**DIRECTIONS FOR THIS TASK**
Skip pictures in the listing below; copy exactly the lines from the one with "Seniorenservice: Hausnotruf und" through the one with "VINTAGE JEWELRY ART", inclusive.

**GIVEN RECORDS**
--------------------------------------------------

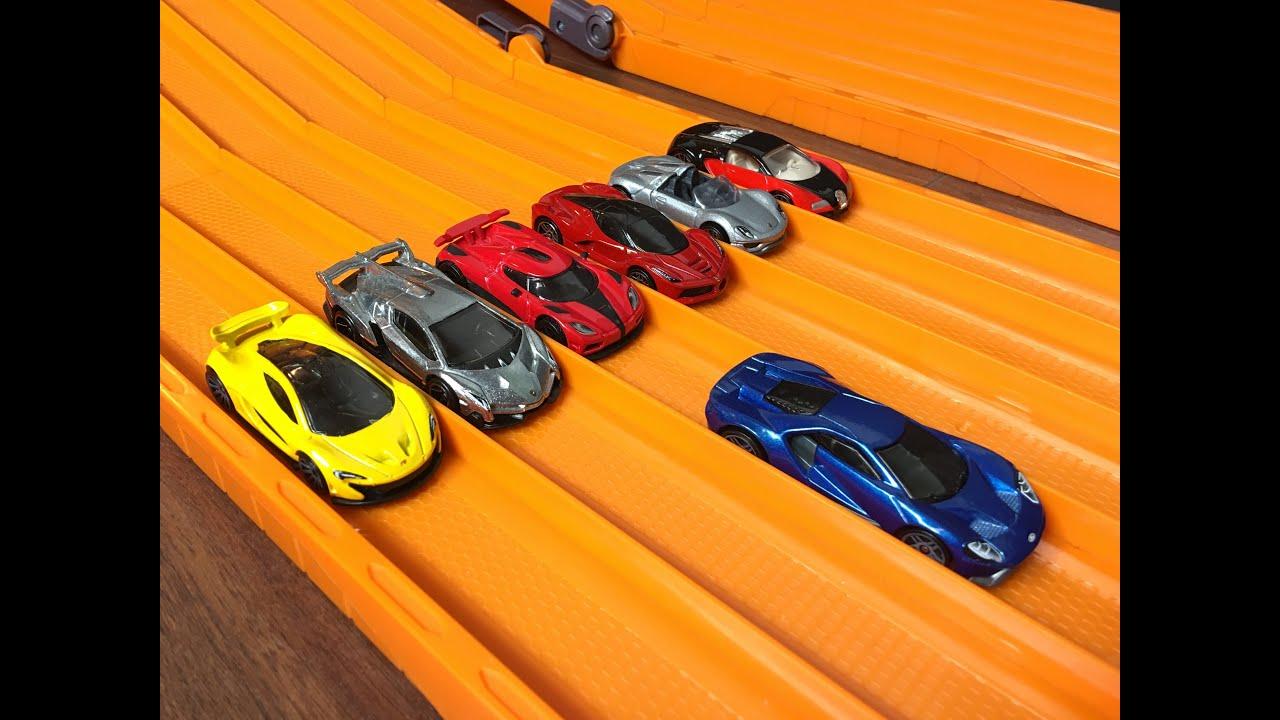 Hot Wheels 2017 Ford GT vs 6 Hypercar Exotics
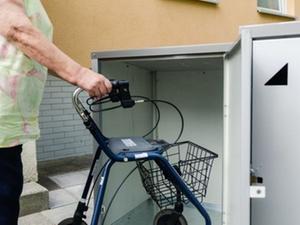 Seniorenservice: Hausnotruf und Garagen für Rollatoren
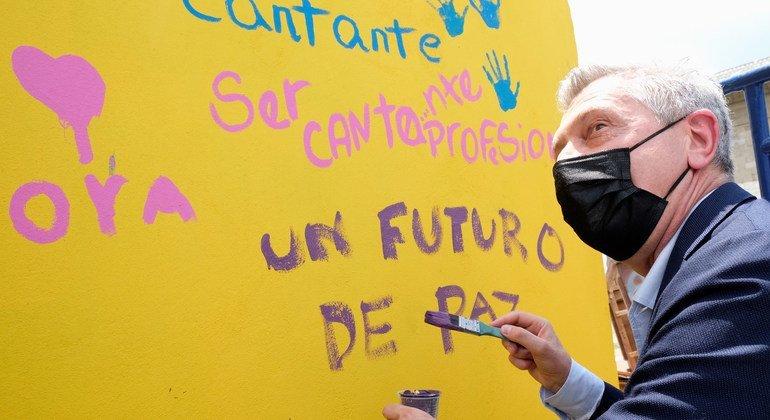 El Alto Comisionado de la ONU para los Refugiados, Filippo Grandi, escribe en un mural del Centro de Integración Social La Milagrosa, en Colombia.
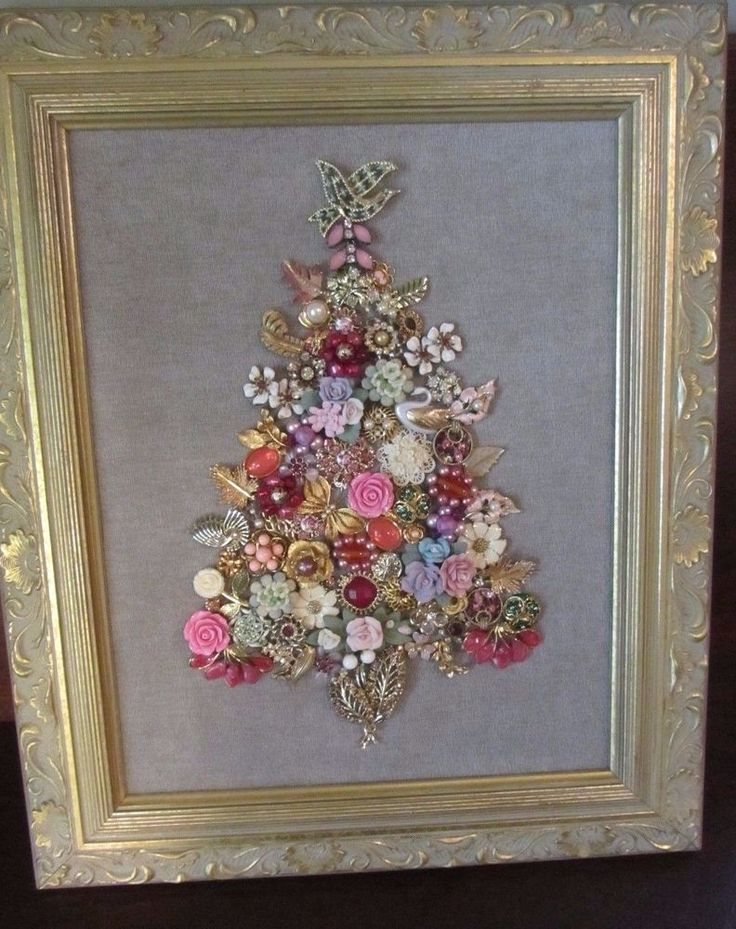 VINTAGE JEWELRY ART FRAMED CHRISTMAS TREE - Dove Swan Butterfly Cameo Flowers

--------------------------------------------------

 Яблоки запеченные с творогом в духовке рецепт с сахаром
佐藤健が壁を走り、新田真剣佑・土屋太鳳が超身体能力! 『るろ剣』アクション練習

--------------------------------------------------

**ANSWER BOX**
 Seniorenservice: Hausnotruf und Garagen für Rollatoren
 El Alto Comisionado de la ONU para los Refugiados, Filippo Grandi, escribe en un mural del Centro de Integración Social La Milagrosa, en Colombia.
 VINTAGE JEWELRY ART FRAMED CHRISTMAS TREE - Dove Swan Butterfly Cameo Flowers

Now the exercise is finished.